Saigner sous coumadin avec antidote ou sur Eliquis sans antidote ? Quel patient a le meilleur prognostic ?
Nous savons déjà que les nouveaux anticoagulants oraux comme le Pradaxa, le Xarelto et l’Eliquis causent moins de saignements intracrâniens que le coumadin. On sait aussi que les patients sous Eliquis (apixaban) présentaient 31% moins d’hémorragies majeures par rapport au coumadin (NNT 104 par année de traitement). Cependant, les nouveaux anticoagulants oraux ont souvent mauvaise presse à l’urgence ou dans les salles d’op, puisque ces médicaments n’ont pas actuellement d’antidotes prouvés efficaces pour renverser leur effet. Donc, outre le traitement de support, les culots, les interventions chirurgicales / endoscopiques et la prière wink emoticon, on a peu à offrir et on se sent souvent impuissant lorsque confronté à un patient en hémorragie sous ces molécules. À l’opposé, le bon vieux coumadin, très peu convenant dans la vie de tous les jours, a le mérite d’être renversé efficacement avec plasma frais, vitamine K ou Bériplex. Que faire alors ? Que dire à nos chirurgiens qui redoutent ces traitements ? Que sait-on justement sur les patients qui saignent sous traitement avec ces nouvelles molécules? Les patients en hémorragie sous NACO ont-ils vraiment un moins bon prognostic par rapport aux patients qui saignent sous coumadin ?
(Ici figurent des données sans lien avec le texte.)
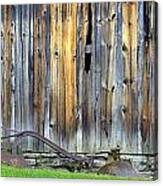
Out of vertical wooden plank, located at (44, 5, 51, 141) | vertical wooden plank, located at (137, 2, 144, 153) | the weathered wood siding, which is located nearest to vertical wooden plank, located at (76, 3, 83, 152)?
the weathered wood siding

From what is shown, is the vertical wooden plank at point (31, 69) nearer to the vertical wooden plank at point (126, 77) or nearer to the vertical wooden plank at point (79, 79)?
the vertical wooden plank at point (79, 79)

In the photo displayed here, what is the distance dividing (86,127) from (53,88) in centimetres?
19

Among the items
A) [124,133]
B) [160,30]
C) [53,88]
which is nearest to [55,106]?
[53,88]

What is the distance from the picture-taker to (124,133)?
8.01 ft

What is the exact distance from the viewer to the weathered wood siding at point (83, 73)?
7.98 feet

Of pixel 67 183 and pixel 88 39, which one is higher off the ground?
pixel 88 39

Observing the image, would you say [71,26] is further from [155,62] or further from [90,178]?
[90,178]

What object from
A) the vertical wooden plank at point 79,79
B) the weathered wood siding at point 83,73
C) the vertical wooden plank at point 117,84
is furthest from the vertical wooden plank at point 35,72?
the vertical wooden plank at point 117,84

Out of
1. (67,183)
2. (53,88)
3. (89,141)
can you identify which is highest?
(53,88)

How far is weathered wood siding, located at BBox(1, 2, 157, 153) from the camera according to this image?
7.98 feet

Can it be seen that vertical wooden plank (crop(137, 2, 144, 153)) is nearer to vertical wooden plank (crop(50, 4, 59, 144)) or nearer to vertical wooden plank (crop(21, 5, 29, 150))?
vertical wooden plank (crop(50, 4, 59, 144))

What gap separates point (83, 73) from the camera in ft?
8.13

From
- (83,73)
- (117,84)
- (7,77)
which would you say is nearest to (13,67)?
(7,77)

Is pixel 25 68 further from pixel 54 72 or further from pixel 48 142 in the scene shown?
pixel 48 142
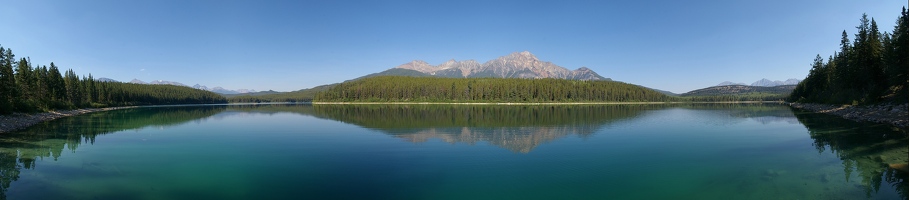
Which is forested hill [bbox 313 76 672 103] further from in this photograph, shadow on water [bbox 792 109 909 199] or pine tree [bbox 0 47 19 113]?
shadow on water [bbox 792 109 909 199]

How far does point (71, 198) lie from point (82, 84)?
122289mm

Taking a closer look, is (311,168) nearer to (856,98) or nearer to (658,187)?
(658,187)

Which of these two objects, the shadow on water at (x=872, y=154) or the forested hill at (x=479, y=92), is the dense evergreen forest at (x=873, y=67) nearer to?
the shadow on water at (x=872, y=154)

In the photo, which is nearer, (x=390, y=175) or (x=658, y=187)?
(x=658, y=187)

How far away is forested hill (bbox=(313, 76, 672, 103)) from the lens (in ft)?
476

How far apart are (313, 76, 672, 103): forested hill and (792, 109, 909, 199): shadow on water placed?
11581 centimetres

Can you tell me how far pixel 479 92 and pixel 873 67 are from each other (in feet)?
345

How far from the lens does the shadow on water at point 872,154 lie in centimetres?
1237

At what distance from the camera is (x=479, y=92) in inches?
5728

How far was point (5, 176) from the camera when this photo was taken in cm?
1391

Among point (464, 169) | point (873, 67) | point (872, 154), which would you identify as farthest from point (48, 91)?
point (873, 67)

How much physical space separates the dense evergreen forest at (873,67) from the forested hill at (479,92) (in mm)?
82518

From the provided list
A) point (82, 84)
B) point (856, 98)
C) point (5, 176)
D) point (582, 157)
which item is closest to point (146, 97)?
point (82, 84)

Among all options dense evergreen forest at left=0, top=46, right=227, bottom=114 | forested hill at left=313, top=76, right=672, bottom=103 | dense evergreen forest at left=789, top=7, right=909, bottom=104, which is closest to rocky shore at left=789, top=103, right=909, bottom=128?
dense evergreen forest at left=789, top=7, right=909, bottom=104
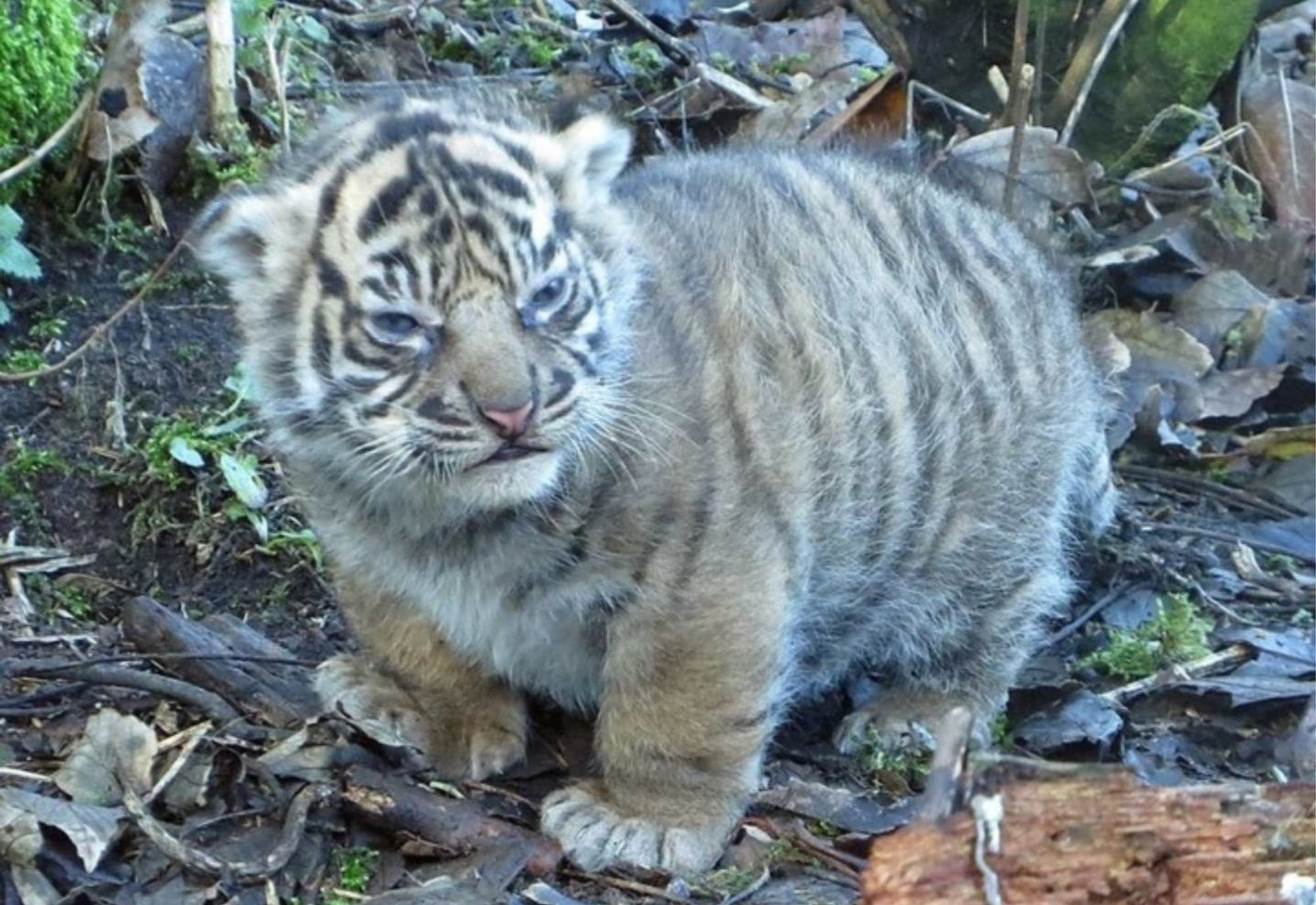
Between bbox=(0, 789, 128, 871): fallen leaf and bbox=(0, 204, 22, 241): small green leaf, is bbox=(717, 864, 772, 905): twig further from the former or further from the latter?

Cette étude basée sur les 18 140 patients d’ARISTOTLE (portant sur l’anticoagulation de patients en FA randomisés soit à l’apixaban (Eliquis) ou soit au coumadin) s’est justement attardée aux patients qui ont saigné per traitement. On voulait savoir si l’absence d’antidote allait se traduire par une morbidité / mortalité subséquente pour le patient en hémorragie. Les résultats sont étonnants. Malgré l’absence d’antidote, les patients qui ont saigné sous Eliquis ont nécessité 25-30% moins de culots de globules rouges, d’hospitalisation et d’interventions chirurgicales par rapport aux patients qui ont saigné sous coumadin. Ceci s’est d’ailleurs traduit par une diminution de 50% de la mortalité suite à hémorragie majeure dans le groupe Eliquis par rapport au coumadin, avec un NNT d’environ 200 sur 30 mois. Bref, selon les saignements rapportés dans l’étude ARISTOTLE, les patients qui saignent sous Eliquis ont un meilleur prognostic que les patients qui saignent sous coumadin, malgré l’absence d’antidote !
Cette étude illustre bien qu’il faut se méfier des marqueurs intermédiaires. La correction du RNI des patients sous coumadin ne semble pas se traduire par une amélioration clinique pour le patient. Beau RNI renversé certes, mais plus d’hospit, plus de mortalité chez ceux qui ont saigné sous coumadin que sous Eliquis… voilà de quoi réfléchir.
On verra dans les études prospectives et la « vraie vie » si ces données se réaffirment. En attendant, je garde cette étude pas trop loin, la prochaine fois qu’on me dit que les nouveaux NACO sont « irréversibles et dangereux »… les alternatives ne semblent guère mieux.
Dr Frédéric Picotte
Médecin de famille
HYLEK Elaine M. et al. Major bleeding in patients with atrial fibrillation receiving apixaban or warfarin. J Am Coll Cardiol 2014; 63:2141-7.